• [Текст для чтения]
============================================================
Словом, понятие греха очень трудноопределимо и в то же время реально, потому что каждый из нас переживал опыт осознания собственной греховности, называемый иначе муками совести. Нет, пожалуй, народа, который был бы не знаком с понятием греха – и в то же время нет народа, который не слагал бы легенд о «золотом веке», когда безгрешные люди жили, не зная горя.
Понятие греха предшествовало понятию преступления. С давних времен люди интуитивно ощущали, что убийство, воровство, нарушение обязательств, сексуальная невоздержанность не только причиняют людям горе и боль, но и нарушают какой-то высший, не людьми установленный порядок. За грех наказывали боги, даже еще когда людям были неведомы законы. Нередко боги наказывали за вину одного человека целую общину или народ. Чтобы отвести от людей беду, виновный должен был умереть. Ну а если его вина слишком велика и одной смерти мало? Или напротив – вина не так уж велика, а людьми разбрасываться нельзя? Тогда древние приносили искупительную жертву: вместо человека убивали животное, его кровью человека кропили – и он считался очищенным от греха. Такая жертва отличалась от благодарственных или просительных жертв богам: мясо животного не сжигали на алтаре, а хоронили в тайном месте.
В эпоху до появления закона отвести гнев богов считалось достаточным, но с появлением закона избавление от гнева богов не означало избавления от наказания людьми. Древние с самого начала различали грех и преступление: одно дело нарушить закон людей, другое – нарушить закон богов.
Иногда законы людей и законы богов вступали в противоречие. Древнегреческий драматург Софокл написал пьесу «Антигона»: семеро братьев, оспаривая отцовское наследство, вступили в войну и перебили друг друга. Правитель города Фивы, Креонт, запретил хоронить их под страхом смерти. Но оставлять человека без погребения – грех, и ночью сестра умерших, Антигона, пришла присыпать тела землей и принести богам жертвы. Ее схватила стража. «Как ты посмела нарушить мой закон?» – спрашивает Креонт. «Богам нужно повиноваться в первую очередь, людям – во вторую», – отвечает Антигона. Благочестивую девушку правитель велел похоронить заживо, но жители города понимали: правда за ней, а не за ним.
Впоследствии, в эпоху Возрождения, а особенно Просвещения, сама античность начала играть в сознании людей роль «золотого века», когда люди были свободны от догм, руководствовались в своих действиях соображениями разума, а не веры, и если даже были греховны, то по крайней мере не мучились этим.
============================================================
• [Исходные строки]
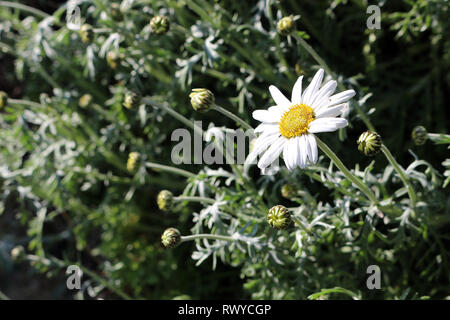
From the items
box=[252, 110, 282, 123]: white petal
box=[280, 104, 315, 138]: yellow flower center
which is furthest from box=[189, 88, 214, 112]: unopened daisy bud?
box=[280, 104, 315, 138]: yellow flower center

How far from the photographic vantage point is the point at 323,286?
2174 millimetres

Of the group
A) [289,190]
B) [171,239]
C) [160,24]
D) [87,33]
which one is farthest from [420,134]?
[87,33]

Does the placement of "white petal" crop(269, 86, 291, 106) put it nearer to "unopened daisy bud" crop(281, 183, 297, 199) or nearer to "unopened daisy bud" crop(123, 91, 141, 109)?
"unopened daisy bud" crop(281, 183, 297, 199)

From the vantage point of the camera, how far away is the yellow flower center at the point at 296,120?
1542mm

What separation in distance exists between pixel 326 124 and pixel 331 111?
0.06m

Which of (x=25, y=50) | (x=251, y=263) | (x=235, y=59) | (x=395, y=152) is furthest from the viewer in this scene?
(x=25, y=50)

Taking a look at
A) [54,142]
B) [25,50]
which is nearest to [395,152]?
[54,142]

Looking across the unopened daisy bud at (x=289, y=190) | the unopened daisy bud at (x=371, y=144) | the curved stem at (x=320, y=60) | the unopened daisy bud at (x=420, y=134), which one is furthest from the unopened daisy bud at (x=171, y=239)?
the unopened daisy bud at (x=420, y=134)

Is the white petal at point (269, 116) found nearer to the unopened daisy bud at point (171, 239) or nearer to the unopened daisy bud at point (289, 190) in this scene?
the unopened daisy bud at point (289, 190)

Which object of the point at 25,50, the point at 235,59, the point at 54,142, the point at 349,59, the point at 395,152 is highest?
the point at 25,50

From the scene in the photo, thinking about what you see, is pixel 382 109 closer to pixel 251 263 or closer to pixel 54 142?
pixel 251 263

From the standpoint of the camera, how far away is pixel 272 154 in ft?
5.16

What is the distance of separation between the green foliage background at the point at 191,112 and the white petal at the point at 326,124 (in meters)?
0.76

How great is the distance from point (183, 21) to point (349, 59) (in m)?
1.05
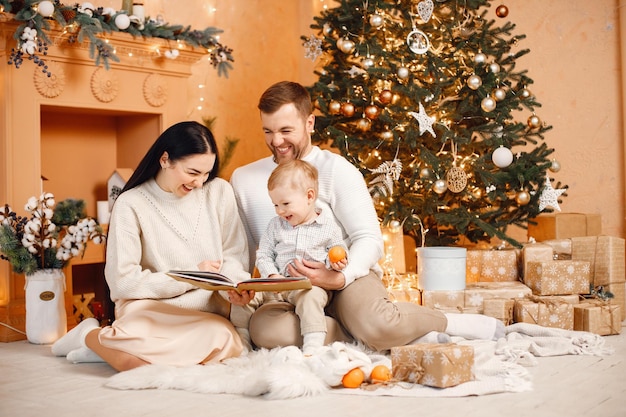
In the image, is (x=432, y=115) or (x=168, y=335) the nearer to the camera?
(x=168, y=335)

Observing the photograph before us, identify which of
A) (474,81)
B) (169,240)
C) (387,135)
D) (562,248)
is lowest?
(562,248)

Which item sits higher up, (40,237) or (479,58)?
(479,58)

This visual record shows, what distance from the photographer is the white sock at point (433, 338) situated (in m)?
2.83

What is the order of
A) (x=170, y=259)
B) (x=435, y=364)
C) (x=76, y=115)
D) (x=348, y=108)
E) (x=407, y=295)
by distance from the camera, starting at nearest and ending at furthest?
(x=435, y=364) < (x=170, y=259) < (x=407, y=295) < (x=348, y=108) < (x=76, y=115)

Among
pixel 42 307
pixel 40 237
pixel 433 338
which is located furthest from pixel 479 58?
pixel 42 307

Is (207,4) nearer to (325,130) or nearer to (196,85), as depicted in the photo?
(196,85)

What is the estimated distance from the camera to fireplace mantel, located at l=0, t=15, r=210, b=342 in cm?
345

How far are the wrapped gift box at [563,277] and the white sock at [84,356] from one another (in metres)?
2.02

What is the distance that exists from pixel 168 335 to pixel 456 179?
1.72 metres

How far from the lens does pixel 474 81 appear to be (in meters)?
============================================================
• [Задачи]
- 1) Выведите без изменений фрагмент текста о грехе от «Иногда законы людей» до «а не за ним.».
- 2) Перечислите все поступки, которые, как сказано в тексте о грехе, с давних времен воспринимались людьми как нарушение высшего, не людьми установленного порядка.
- 3) Подхватите текст о грехе и продолжите его после последнего предложения.
Строки никак не связаны с текстом о грехе.

• [Ответы по задачам]
- 1)
Иногда законы людей и законы богов вступали в противоречие. Древнегреческий драматург Софокл написал пьесу «Антигона»: семеро братьев, оспаривая отцовское наследство, вступили в войну и перебили друг друга. Правитель города Фивы, Креонт, запретил хоронить их под страхом смерти. Но оставлять человека без погребения – грех, и ночью сестра умерших, Антигона, пришла присыпать тела землей и принести богам жертвы. Ее схватила стража. «Как ты посмела нарушить мой закон?» – спрашивает Креонт. «Богам нужно повиноваться в первую очередь, людям – во вторую», – отвечает Антигона. Благочестивую девушку правитель велел похоронить заживо, но жители города понимали: правда за ней, а не за ним.

- 2)
- убийство
- воровство
- нарушение обязательств
- сексуальная невоздержанность

- 3)
Современные исследования античности легко развенчивают этот миф. Мировоззрение античных язычников – и греков, и римлян – было довольно мрачным. Поэт Гомер на состязании с Гесиодом произнес стих о том, что человеку лучше всего вообще не рождаться на свет, а если уж родился, то поскорее умереть. Гесиод не нашел, что возразить, и задал следующий вопрос: если так, то можно ли чем-то насладиться на этом свете? Слушать песни на пирах, пить и веселиться, – ответил Гомер. А о чем молить богов? – спросил Гесиод. О сильном теле и бодром духе, в этом счастье, – ответил Гомер. А что зовется счастьем? Жизнь без невзгод, услады без боли и смерть без страданий.
Но каждый понимал, что даже в такой вроде бы нехитрой формулировке счастья оно представляется совершенно недостижимым. Да и мимолетная радость, которую описывает Гомер, доступна не всем: множество людей не в силах себе позволить закатить веселый пир и напиться допьяна, распевая песни. Таков мир. Да и за гробом древних не ожидало ничего хорошего. Существование теней и призраков в царстве Аида было безрадостно. «Лучше быть на земле последним пастухом, чем царем в царстве мертвых», – сказал Одиссею вызванный им призрак Ахилла.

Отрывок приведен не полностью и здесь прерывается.